Problem requirements =
Copy only the listing from the line with "As this image" to the line with "13.4 meters", changing "closer" to "nearer" and leaving everything else the same.

+++

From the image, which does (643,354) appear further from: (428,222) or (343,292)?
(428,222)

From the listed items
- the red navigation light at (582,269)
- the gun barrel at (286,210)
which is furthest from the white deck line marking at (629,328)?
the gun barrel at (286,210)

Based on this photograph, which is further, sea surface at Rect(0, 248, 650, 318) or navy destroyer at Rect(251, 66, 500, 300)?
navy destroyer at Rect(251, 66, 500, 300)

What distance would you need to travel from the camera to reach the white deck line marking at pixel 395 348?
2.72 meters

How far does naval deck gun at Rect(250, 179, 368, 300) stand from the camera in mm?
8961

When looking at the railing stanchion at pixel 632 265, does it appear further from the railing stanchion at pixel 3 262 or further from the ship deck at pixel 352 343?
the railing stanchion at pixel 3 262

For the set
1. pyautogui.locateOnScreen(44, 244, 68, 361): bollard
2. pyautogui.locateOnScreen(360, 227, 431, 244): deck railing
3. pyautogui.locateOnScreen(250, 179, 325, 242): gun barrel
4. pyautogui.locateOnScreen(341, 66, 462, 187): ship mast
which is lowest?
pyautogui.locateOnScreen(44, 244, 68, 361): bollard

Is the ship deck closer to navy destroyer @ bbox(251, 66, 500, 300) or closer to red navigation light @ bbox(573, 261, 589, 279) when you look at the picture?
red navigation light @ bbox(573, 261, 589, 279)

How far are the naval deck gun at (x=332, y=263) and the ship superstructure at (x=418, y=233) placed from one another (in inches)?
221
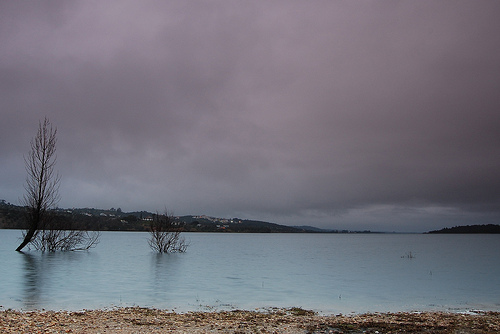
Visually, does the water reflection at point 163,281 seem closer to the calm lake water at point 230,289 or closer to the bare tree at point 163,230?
the calm lake water at point 230,289

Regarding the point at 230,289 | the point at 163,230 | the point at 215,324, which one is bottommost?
the point at 230,289

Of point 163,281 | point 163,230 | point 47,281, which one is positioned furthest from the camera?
point 163,230

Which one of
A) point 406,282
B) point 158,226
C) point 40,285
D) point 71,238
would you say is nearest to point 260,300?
point 40,285

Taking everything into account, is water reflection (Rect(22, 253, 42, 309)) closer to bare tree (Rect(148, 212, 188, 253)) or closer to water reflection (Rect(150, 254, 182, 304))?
water reflection (Rect(150, 254, 182, 304))

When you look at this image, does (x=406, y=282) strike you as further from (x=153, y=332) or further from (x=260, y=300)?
(x=153, y=332)

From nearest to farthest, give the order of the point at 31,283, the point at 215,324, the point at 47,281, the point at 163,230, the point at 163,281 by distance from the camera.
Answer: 1. the point at 215,324
2. the point at 31,283
3. the point at 47,281
4. the point at 163,281
5. the point at 163,230

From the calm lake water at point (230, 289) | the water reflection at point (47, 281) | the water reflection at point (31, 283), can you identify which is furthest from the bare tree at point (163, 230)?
the water reflection at point (31, 283)

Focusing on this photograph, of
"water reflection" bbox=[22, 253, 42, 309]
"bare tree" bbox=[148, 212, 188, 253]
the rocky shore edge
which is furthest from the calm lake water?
"bare tree" bbox=[148, 212, 188, 253]

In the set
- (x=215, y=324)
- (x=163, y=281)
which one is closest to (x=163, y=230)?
(x=163, y=281)

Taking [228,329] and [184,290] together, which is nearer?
[228,329]

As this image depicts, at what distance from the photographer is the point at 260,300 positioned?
2570cm

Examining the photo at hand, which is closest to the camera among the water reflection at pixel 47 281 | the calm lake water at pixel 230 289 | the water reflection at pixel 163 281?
the water reflection at pixel 47 281

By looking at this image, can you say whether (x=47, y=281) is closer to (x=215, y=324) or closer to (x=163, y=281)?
(x=163, y=281)

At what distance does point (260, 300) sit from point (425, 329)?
13.4 meters
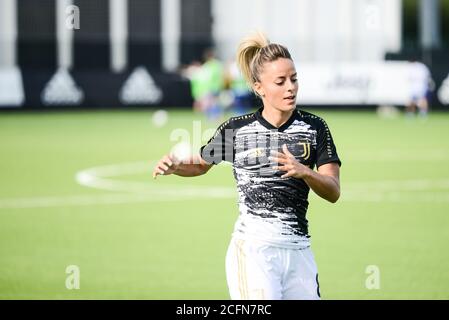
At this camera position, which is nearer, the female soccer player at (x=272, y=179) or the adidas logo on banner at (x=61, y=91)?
the female soccer player at (x=272, y=179)

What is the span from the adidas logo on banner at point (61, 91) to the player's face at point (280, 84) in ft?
103

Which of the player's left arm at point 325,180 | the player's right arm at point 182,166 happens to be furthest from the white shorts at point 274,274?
the player's right arm at point 182,166

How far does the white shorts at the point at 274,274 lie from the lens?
634cm

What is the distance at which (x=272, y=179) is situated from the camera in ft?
21.5

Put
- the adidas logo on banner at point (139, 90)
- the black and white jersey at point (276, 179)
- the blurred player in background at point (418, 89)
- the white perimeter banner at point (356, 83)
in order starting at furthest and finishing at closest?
the adidas logo on banner at point (139, 90) < the white perimeter banner at point (356, 83) < the blurred player in background at point (418, 89) < the black and white jersey at point (276, 179)

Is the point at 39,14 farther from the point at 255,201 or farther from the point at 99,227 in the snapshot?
the point at 255,201

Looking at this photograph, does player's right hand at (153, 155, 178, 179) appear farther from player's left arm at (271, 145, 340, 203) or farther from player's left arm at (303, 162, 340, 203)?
player's left arm at (303, 162, 340, 203)

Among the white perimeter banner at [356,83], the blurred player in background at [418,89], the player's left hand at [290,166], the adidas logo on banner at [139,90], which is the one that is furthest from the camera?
the adidas logo on banner at [139,90]

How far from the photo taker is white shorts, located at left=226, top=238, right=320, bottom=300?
250 inches

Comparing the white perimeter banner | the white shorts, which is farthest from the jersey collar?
the white perimeter banner

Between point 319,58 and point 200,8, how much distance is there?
539 centimetres

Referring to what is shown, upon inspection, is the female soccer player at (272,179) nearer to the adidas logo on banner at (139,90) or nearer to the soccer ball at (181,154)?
the soccer ball at (181,154)

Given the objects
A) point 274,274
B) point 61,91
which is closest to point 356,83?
point 61,91

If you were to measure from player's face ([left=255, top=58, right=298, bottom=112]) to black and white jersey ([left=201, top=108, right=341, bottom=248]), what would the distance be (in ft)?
0.56
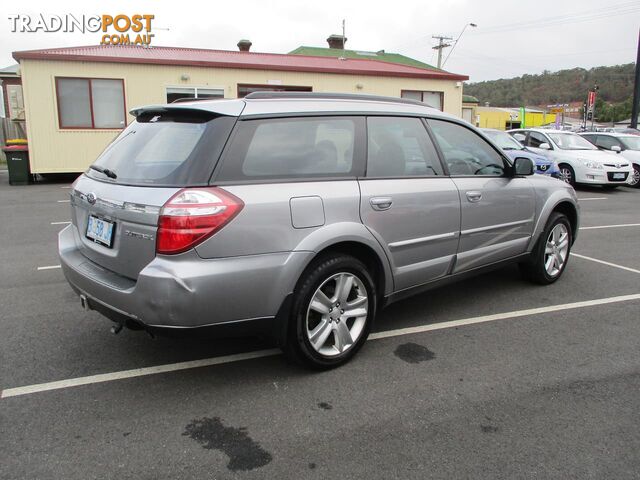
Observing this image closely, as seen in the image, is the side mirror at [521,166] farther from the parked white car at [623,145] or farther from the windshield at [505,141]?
the parked white car at [623,145]

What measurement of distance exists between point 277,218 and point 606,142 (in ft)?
54.7

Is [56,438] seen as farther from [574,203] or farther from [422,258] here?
[574,203]

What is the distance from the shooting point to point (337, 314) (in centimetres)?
337

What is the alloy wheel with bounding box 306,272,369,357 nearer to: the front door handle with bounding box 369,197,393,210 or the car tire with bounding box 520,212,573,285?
the front door handle with bounding box 369,197,393,210

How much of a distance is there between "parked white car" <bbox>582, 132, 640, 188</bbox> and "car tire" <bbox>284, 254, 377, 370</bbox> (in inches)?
577

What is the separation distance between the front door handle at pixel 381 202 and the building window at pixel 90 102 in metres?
14.5

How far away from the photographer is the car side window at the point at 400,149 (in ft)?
11.9

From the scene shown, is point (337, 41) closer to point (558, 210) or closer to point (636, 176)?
point (636, 176)

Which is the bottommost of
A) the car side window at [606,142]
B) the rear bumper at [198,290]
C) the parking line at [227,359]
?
the parking line at [227,359]

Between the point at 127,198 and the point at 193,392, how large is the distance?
3.94ft

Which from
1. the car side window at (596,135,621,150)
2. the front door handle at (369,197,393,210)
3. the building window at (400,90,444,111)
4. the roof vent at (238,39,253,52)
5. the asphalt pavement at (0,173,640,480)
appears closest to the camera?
the asphalt pavement at (0,173,640,480)

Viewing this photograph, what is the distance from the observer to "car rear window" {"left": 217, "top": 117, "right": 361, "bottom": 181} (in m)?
2.99

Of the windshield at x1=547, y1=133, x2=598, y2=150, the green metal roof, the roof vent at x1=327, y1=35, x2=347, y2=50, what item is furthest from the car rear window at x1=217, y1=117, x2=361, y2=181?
the roof vent at x1=327, y1=35, x2=347, y2=50

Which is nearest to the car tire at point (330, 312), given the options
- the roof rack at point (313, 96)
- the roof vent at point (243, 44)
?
the roof rack at point (313, 96)
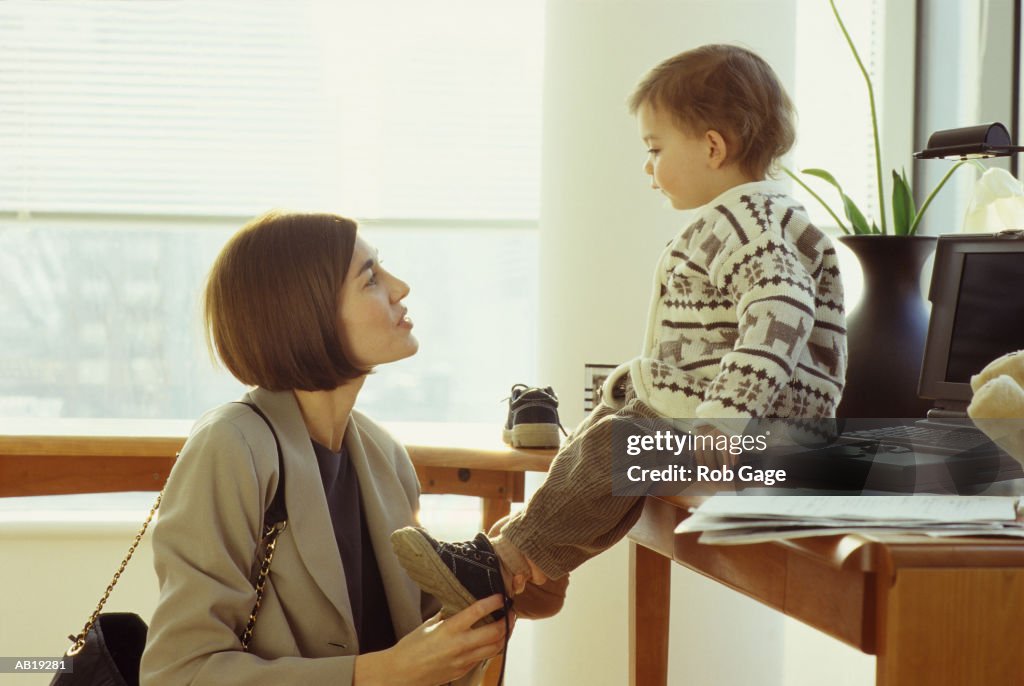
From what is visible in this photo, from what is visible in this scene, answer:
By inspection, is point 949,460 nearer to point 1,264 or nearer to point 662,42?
point 662,42

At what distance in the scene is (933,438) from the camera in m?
1.04

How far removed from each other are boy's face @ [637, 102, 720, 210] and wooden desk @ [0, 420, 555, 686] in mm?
563

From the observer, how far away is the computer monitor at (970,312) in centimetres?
123

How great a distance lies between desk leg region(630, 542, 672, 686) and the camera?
1510 mm

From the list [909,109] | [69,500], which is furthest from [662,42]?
[69,500]

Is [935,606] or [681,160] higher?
[681,160]

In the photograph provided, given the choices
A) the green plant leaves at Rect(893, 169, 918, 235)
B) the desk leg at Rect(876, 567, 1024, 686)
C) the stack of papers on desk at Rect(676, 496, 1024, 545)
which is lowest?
the desk leg at Rect(876, 567, 1024, 686)

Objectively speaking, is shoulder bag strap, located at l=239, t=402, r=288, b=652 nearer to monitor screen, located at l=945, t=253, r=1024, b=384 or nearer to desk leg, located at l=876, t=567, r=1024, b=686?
desk leg, located at l=876, t=567, r=1024, b=686

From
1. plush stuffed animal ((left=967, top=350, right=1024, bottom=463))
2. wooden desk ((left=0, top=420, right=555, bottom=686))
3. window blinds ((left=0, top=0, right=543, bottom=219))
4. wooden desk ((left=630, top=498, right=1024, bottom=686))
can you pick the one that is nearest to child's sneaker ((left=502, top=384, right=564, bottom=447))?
wooden desk ((left=0, top=420, right=555, bottom=686))

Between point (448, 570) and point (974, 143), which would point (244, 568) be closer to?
point (448, 570)

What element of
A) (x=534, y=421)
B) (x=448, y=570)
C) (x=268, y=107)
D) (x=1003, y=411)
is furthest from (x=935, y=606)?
(x=268, y=107)

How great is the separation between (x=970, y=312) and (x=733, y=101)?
421mm

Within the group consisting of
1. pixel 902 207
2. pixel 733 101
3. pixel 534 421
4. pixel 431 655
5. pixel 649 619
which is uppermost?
pixel 733 101

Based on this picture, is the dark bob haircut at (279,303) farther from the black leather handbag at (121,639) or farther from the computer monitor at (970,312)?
the computer monitor at (970,312)
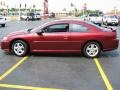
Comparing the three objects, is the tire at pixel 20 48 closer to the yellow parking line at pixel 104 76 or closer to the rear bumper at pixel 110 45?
the yellow parking line at pixel 104 76

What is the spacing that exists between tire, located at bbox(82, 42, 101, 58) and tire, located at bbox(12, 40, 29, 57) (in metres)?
2.24

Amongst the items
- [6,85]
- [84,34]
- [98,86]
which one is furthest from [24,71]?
[84,34]

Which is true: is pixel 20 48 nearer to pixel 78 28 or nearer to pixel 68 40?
pixel 68 40

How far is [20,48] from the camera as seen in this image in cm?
1206

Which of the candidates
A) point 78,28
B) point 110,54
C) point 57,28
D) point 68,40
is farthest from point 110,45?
point 57,28

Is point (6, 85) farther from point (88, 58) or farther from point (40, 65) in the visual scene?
point (88, 58)

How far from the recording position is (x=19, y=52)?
12086 millimetres

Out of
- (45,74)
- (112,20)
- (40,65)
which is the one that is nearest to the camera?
(45,74)

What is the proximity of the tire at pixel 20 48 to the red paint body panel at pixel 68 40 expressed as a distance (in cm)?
17

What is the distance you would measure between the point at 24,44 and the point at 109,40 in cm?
327

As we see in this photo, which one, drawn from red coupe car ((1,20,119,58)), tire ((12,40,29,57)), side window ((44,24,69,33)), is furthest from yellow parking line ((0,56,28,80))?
side window ((44,24,69,33))

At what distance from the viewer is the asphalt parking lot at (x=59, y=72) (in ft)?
24.7

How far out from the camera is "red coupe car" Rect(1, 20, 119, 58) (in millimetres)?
11781

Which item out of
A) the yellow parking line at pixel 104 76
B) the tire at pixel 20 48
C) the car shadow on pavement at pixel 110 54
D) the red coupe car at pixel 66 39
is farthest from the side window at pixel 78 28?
the tire at pixel 20 48
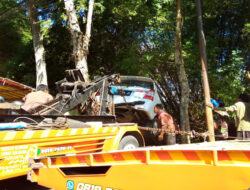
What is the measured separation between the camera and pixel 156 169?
6.80 feet

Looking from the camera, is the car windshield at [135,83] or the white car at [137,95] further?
the car windshield at [135,83]

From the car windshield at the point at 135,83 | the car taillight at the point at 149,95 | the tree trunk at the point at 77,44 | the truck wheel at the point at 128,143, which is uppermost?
the tree trunk at the point at 77,44

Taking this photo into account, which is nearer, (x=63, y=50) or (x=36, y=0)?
(x=36, y=0)

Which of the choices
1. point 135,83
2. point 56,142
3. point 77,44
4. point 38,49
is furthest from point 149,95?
point 38,49

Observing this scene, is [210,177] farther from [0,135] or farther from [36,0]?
[36,0]

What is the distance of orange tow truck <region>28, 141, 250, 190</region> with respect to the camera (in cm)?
178

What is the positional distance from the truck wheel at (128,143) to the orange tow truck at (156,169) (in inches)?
66.6

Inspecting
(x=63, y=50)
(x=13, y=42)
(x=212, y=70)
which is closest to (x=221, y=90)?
(x=212, y=70)

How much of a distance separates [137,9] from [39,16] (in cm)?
551

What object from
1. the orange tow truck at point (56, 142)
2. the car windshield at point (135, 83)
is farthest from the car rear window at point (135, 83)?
the orange tow truck at point (56, 142)

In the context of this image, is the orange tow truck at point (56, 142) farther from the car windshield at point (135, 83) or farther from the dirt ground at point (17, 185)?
the car windshield at point (135, 83)

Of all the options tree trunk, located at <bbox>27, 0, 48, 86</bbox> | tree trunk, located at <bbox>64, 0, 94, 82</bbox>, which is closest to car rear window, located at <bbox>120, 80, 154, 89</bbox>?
tree trunk, located at <bbox>64, 0, 94, 82</bbox>

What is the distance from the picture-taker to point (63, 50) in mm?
14344

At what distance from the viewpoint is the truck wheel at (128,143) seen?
4.47 meters
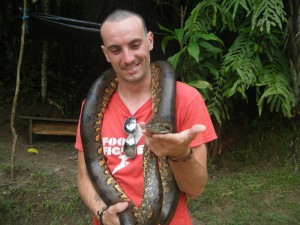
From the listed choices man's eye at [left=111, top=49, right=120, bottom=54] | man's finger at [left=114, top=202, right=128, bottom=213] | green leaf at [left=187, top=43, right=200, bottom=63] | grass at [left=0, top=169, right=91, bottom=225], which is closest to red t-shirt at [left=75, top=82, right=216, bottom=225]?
man's finger at [left=114, top=202, right=128, bottom=213]

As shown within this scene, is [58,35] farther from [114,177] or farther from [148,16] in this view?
[114,177]

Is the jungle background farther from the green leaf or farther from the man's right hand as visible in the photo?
the man's right hand

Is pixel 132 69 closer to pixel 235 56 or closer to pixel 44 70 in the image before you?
pixel 235 56

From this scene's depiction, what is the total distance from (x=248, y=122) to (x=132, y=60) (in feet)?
13.8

+++

Exercise response =
As this image depicts, at what distance from the photographer is the point at 260,300 positioned?
2570cm

Examining the photo at hand, which is closest to the camera among the water reflection at pixel 47 281 | the calm lake water at pixel 230 289 | the water reflection at pixel 163 281?
the water reflection at pixel 47 281

By looking at this image, can you say whether (x=47, y=281) is nearer to (x=215, y=324) or nearer to (x=163, y=281)?
(x=163, y=281)

At what distance does point (260, 300) sit from point (425, 329)?
13.4 meters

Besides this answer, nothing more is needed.